Fragments of worms can be readily cultured in small aquaria through which seawater is gently flowing or that are equipped with bubbling stones. Instant Ocean®, previously "conditioned" by living organisms, works well if natural seawater is not available. It is important that large volumes of clean, well-aerated water be used; several pieces of worm will survive much better in a one- or two-gallon aquarium equipped with well-washed quartz sand and a bubbling stone than will isolated pieces in small finger bowls. We have routinely carried out experiments without the use of antibiotics; however, penicillin (100 U/ml) or sodium sulfadiazine (50 µg/ml) in combination with streptomycin sulfate (100 µg/ml) can be used to retard bacterial growth without adversely affecting regeneration. All water should be filtered and changed frequently, and strands or coatings of mucus removed, to prevent accumulations of protozoa that, at times, attack regenerating fragments.
To investigate the participation of tissues in anterior regeneration, the following excisions can be performed on the elongated 13th segment [Fig. 1]:
a) The anterior portion of the gut and overlying epidermis can be dissected off the muscle mass.
b) The anterior half of the ventral muscle including the ventral epidermis and the anterior portion of the nerve cord of segment 13 can be removed.

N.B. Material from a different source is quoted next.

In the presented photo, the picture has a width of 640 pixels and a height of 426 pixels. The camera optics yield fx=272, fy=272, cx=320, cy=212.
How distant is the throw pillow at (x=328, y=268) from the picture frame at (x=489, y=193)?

We have found that removal of either the gut or the ventral muscle mass leads to a sharp flexion of the body in the direction of the excised tissue. In fragments in which the dorsal gut is removed, the ventral muscle mass curves sharply upward so that the cut ends of the muscle and gut are in close apposition. The anterior blastema forms at the junction of the cut tissue. Because of the muscle flexion, regenerating heads continue to curl sharply caudally along the dorsal surface of the gut. In segments in which ventral muscle was removed, the gut curves ventrally so that again, the cut ends of the tissue are next to each other. Within a few days, muscle tissue gradually extends forward from the old muscle mass. The regeneration blastema forms at the junction of the severed gut and the muscle extensions. Simultaneous posterior regeneration occurs. Both operations initiate a similar response. In neither does the regenerate form at the cut end of one tissue; rather, the original organization of the worm is first reestablished and the regenerate forms in the region where tissues of all three germ layers are present. This experiment was performed on the small Pacific species in which wound closure and healing occur more readily than in the larger Atlantic species.
The role of the nervous system in regeneration remains poorly understood. While there is little doubt that the nervous system is crucial, its role in supporting tissue regeneration remains unclear. In some other polychaetes, ablation and implantation studies showed that the brain is essential for posterior regeneration; because implanted brains that support regeneration lacked neural connections, the influence of one or more neurosecretory hormones was strongly indicated (Golding, 1967; Clark and Bonney, 1969). This is easily tested in Chaetopterus, because anterior regeneration does not occur caudal to segment 14. When segments 14 and 15 are isolated in pairs, no anterior regeneration occurs; however, posterior regeneration occurs normally in the complete absence of a brain or regenerating brain (Hill, 1972).
Again working with segment 13, one can test whether ventral ganglia play a role in regeneration by obtaining fragments that contain different parts of the nerve cord. The ventral ganglia (i.e., the enlarged areas from which segmental connectives emerge) lie ventral to the ciliated cup. If segment 13 is isolated and cut just anterior to the ciliated cup, the posterior half segment is ganglion-free. Under these conditions, the posterior halves regenerate both anteriorly and posteriorly; the anterior halves produce only new anterior segments (Hill, 1972) (Fig. 4), indicating that the ventral ganglia are probably essential for posterior regeneration.
On the basis of these results and those from other laboratories, it appears that something produced by the ganglia, probably a neurosecretory hormone, is necessary for posterior regeneration; anterior regeneration is cued differently. We have been unable to remove the ventral ganglia from the posterior half of the segment and implant them into the anterior half. However, if the anterior part of segment 13, which is incapable of undergoing posterior regeneration in isolation, is left attached to the anterior 12 segments, posterior regeneration occurs normally (Hill, 1972). Consequently, it appears that something not present in the anterior part of segment 13 is provided by the attached anterior segments. (In Chaetopterus the nerve cell bodies are not restricted to the ganglia, but extend along the connectives.) This last experiment has been performed on both species.